Krachtens de bestaande wetgeving hebben alle belastingplichtigen recht op een zekere belastingvrije som. Dat deel hangt af van de gezinssituatie van de belastingplichtige. Heeft hij/zij kinderen of personen ten laste, dan stijgt het bedrag van de belastingvrije som.Dat voordeel wordt verdubbeld wanneer een kind of een andere persoon ten laste gehandicapt is.
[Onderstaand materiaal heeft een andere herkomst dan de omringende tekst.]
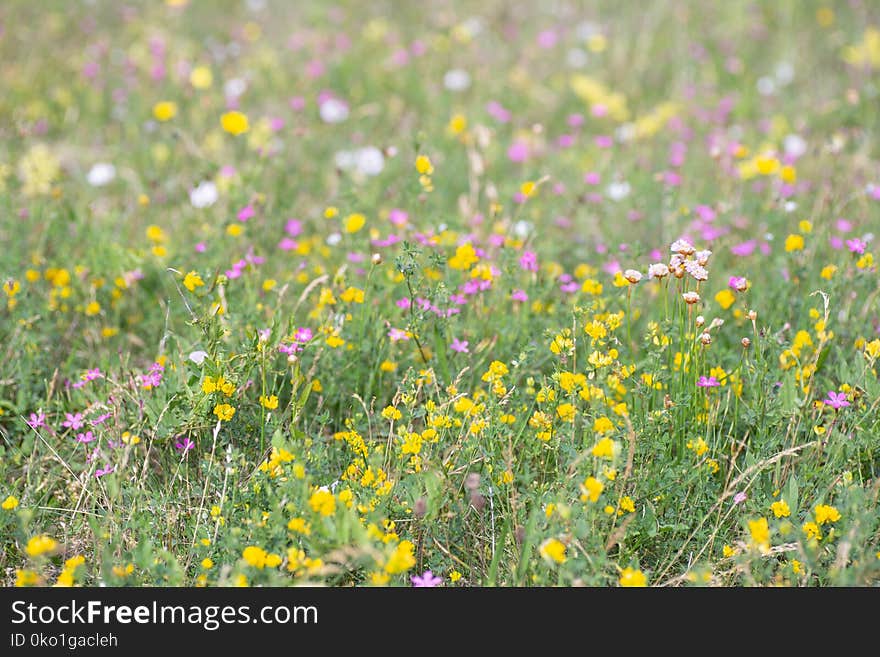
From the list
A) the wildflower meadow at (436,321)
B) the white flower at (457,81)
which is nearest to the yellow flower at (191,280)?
the wildflower meadow at (436,321)

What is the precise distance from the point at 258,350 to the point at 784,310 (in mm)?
1803

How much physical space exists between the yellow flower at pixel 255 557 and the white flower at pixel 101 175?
2786 millimetres

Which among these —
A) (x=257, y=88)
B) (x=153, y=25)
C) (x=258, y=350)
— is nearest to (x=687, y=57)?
(x=257, y=88)

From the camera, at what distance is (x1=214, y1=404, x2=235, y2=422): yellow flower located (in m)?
2.39

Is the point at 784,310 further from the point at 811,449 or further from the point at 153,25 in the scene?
the point at 153,25

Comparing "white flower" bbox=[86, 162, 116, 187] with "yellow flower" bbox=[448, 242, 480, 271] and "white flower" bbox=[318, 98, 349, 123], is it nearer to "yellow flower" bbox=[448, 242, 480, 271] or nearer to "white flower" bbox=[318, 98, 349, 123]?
"white flower" bbox=[318, 98, 349, 123]

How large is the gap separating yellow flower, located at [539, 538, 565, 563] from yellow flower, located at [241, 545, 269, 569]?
0.61 m

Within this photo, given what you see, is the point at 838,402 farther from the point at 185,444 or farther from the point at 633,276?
the point at 185,444

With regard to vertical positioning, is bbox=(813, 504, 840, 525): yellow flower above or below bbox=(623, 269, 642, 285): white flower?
below

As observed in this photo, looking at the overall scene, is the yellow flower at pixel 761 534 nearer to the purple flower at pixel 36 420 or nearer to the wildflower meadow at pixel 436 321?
the wildflower meadow at pixel 436 321

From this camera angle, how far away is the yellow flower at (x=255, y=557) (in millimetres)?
1933

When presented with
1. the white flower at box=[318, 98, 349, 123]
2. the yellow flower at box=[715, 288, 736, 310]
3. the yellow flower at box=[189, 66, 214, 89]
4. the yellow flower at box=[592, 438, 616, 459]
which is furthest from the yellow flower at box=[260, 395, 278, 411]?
the yellow flower at box=[189, 66, 214, 89]

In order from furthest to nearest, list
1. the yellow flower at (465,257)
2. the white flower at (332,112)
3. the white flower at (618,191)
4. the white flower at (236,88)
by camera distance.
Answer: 1. the white flower at (236,88)
2. the white flower at (332,112)
3. the white flower at (618,191)
4. the yellow flower at (465,257)

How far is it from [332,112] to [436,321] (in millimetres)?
2402
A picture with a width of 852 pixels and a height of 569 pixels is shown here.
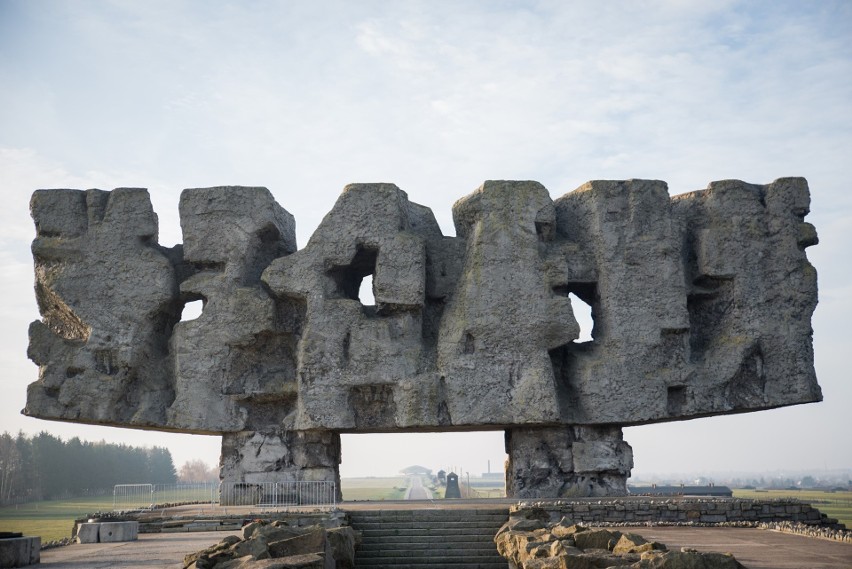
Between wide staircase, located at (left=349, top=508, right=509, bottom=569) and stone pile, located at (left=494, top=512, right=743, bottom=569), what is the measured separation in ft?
8.90

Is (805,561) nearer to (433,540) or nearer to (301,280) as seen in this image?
(433,540)

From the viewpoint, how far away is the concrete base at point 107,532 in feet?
43.9

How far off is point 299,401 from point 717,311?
946cm

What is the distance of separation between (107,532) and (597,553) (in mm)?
8404

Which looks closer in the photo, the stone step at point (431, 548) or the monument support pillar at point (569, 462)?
the stone step at point (431, 548)

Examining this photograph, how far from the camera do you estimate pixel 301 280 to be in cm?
1939

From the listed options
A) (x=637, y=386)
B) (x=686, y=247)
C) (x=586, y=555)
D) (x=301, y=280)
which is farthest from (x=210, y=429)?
(x=586, y=555)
Bedoeling is uiteraard een fiscaal voordeel toe te kennen aan de belastingplichtigen met personen ten laste omdat zij aanzienlijke kosten hebben.

Dit wetsvoorstel beoogt die regeling nog te verbeteren.

Ten eerste wordt voorgesteld dat het voordeel dat wordt toegekend voor de kinderen en andere personen ten laste die als gehandicapt worden erkend, voortaan wordt verdrievoudigd in plaats van verdubbeld. Het ligt immers voor de hand dat de ouders van een ernstig ziek of gehandicapt kind, naast de opvangkosten ook hoge zorgkosten moeten betalen. Bovendien moeten zij ook bijkomende uitgaven doen in diverse domeinen waarvoor geen specifieke vergoedingen bestaan, zoals de bijkomende kosten voor het vervoer van en naar het ziekenhuis, specifieke voeding en kleding, aangepast speelgoed, bijkomende opvang voor broers en zussen enzovoort.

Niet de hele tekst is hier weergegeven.